Re: [RFC PATCH 10/10] psi: aggregate ongoing stall events when somebody reads pressure

From: Johannes Weiner
Date: Fri Jul 13 2018 - 18:15:18 EST


On Thu, Jul 12, 2018 at 04:45:37PM -0700, Andrew Morton wrote:
> On Thu, 12 Jul 2018 13:29:42 -0400 Johannes Weiner <hannes@xxxxxxxxxxx> wrote:
>
> > Right now, psi reports pressure and stall times of already concluded
> > stall events. For most use cases this is current enough, but certain
> > highly latency-sensitive applications, like the Android OOM killer,
> > might want to know about and react to stall states before they have
> > even concluded (e.g. a prolonged reclaim cycle).
> >
> > This patches the procfs/cgroupfs interface such that when the pressure
> > metrics are read, the current per-cpu states, if any, are taken into
> > account as well.
> >
> > Any ongoing states are concluded, their time snapshotted, and then
> > restarted. This requires holding the rq lock to avoid corruption.
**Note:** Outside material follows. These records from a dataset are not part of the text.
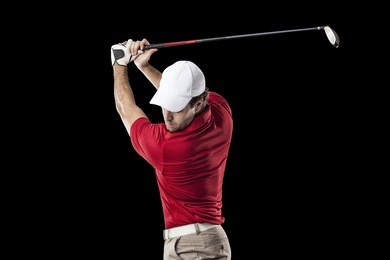 golf player in a red shirt taking a swing, on a black background.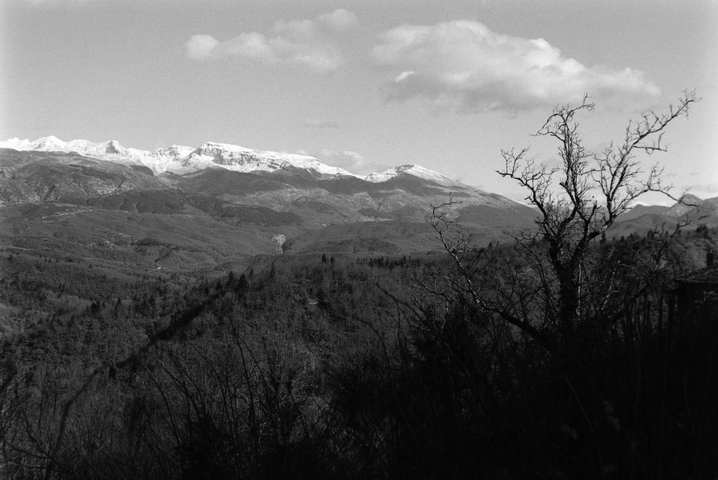 A view towards Vikos Gorge from Elati in Zagorohoria with snow topped mountains in the distance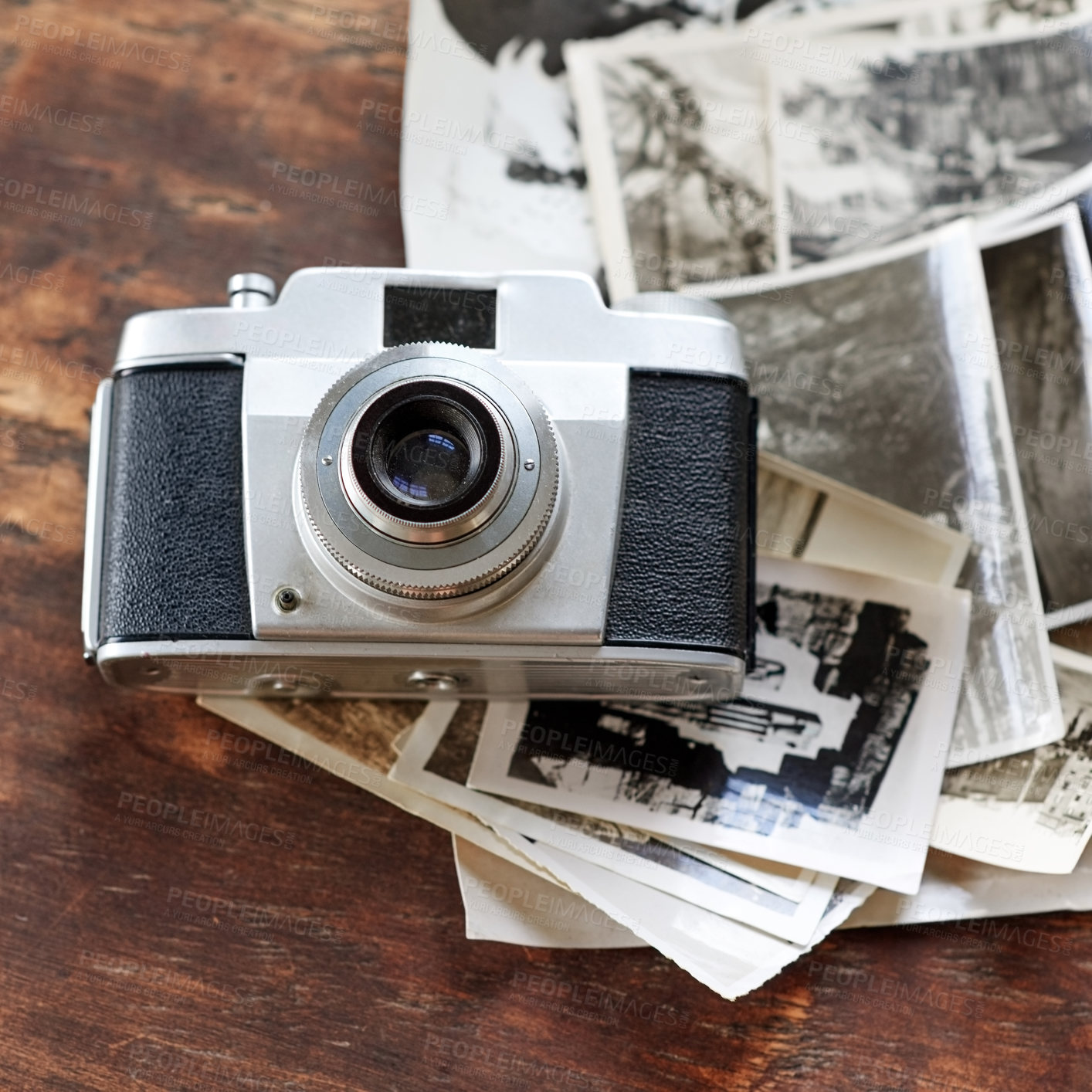 Buy stock photo Wooden desk, vintage and camera with vintage photographs on black and white. Digital, old school and table with images for creativity, project and collection for filming, photoshoot and artistic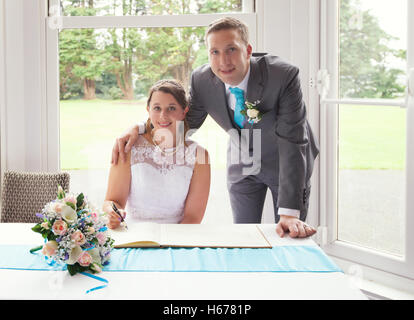 Newly weds signing the register after their wedding ceremony Stock Photo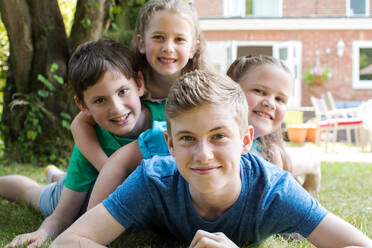 Portrait Of Four Brothers And Sisters Lying In Garden At Home - INGF12664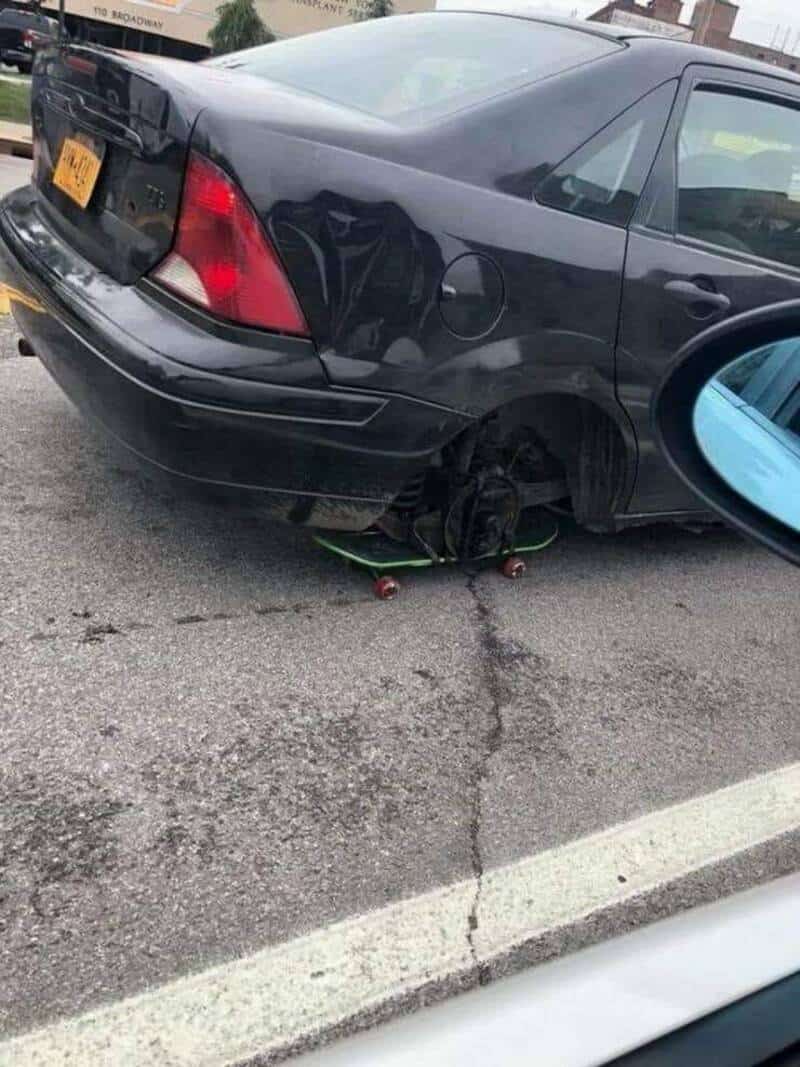 Damaged black car with flat tire and skateboard under rear wheel.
It
> > could use some form of rq lock ratelimiting or avoidance.
> >
> > Requested-by: Suren Baghdasaryan <surenb@xxxxxxxxxx>
> > Not-yet-signed-off-by: Johannes Weiner <hannes@xxxxxxxxxxx>
>
> What-does-that-mean:?

I didn't think this patch was ready for upstream yet, hence the RFC
and the lack of a proper sign-off.

But Suren has been testing this and found it useful in his specific
low-latency application, so I included it for completeness, for other
testers to find, and for possible suggestions on how to improve it.